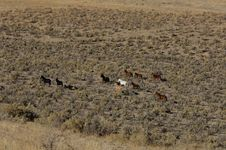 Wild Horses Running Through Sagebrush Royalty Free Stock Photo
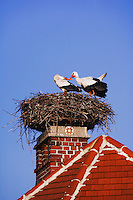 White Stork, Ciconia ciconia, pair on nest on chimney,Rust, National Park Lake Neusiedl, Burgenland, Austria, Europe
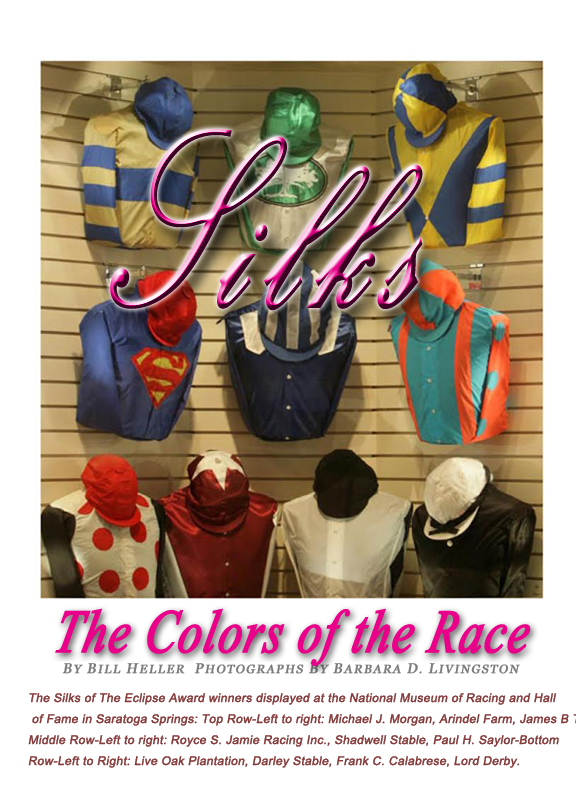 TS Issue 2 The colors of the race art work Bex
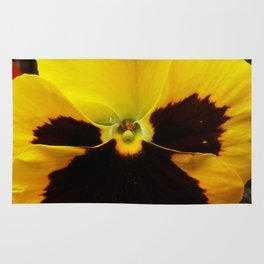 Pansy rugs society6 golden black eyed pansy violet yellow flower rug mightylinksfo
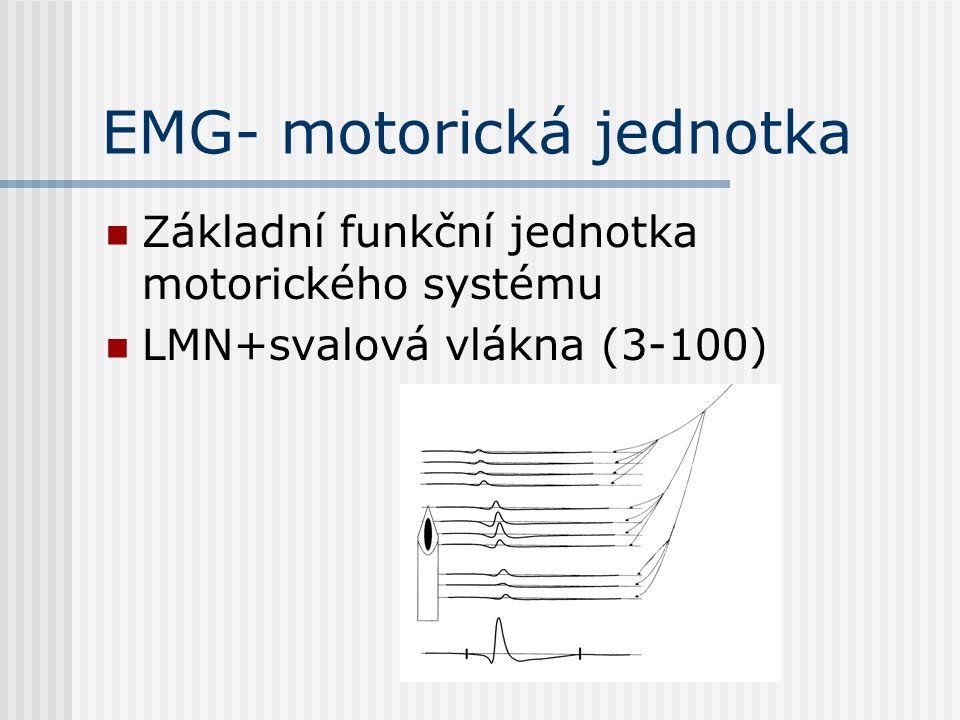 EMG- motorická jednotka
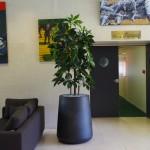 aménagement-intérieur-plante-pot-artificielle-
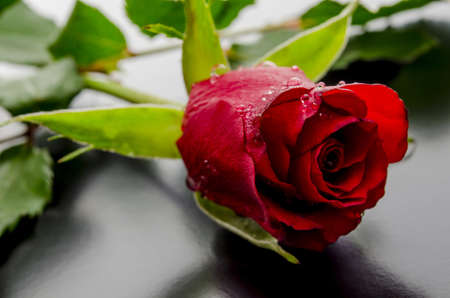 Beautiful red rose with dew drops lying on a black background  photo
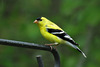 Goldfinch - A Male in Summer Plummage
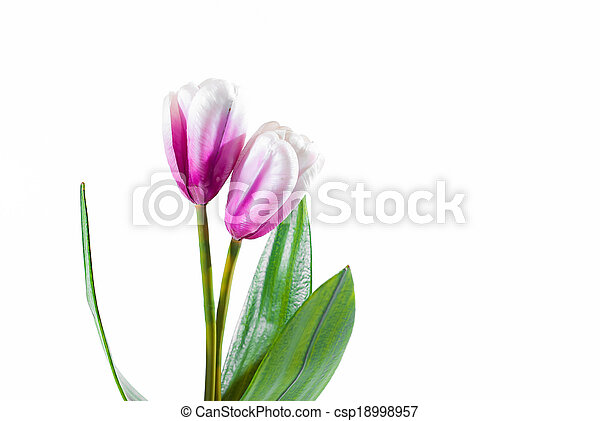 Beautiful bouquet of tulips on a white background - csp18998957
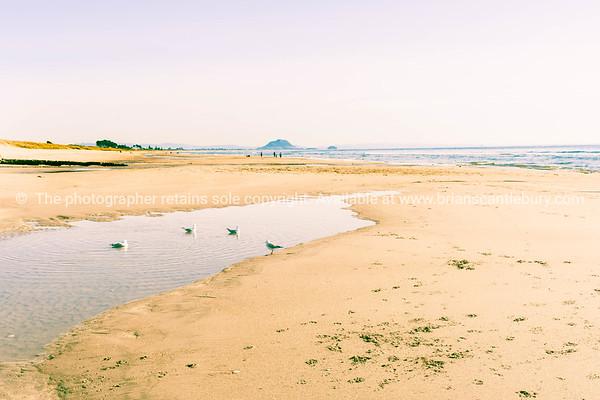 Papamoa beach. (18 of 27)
**********
_What you are asked to do_
Verbatim transcription needed, from the opening line of the entries above through the line containing "Goldfinch - A Male in Summer Plummage"; pictures do not belong in it.

_Reply to the task_
 Wild Horses Running Through Sagebrush Royalty Free Stock Photo
 White Stork, Ciconia ciconia, pair on nest on chimney,Rust, National Park Lake Neusiedl, Burgenland, Austria, Europe
 TS Issue 2 The colors of the race art work Bex
 Pansy rugs society6 golden black eyed pansy violet yellow flower rug mightylinksfo
 EMG- motorická jednotka
 aménagement-intérieur-plante-pot-artificielle-
 Beautiful red rose with dew drops lying on a black background  photo
 Goldfinch - A Male in Summer Plummage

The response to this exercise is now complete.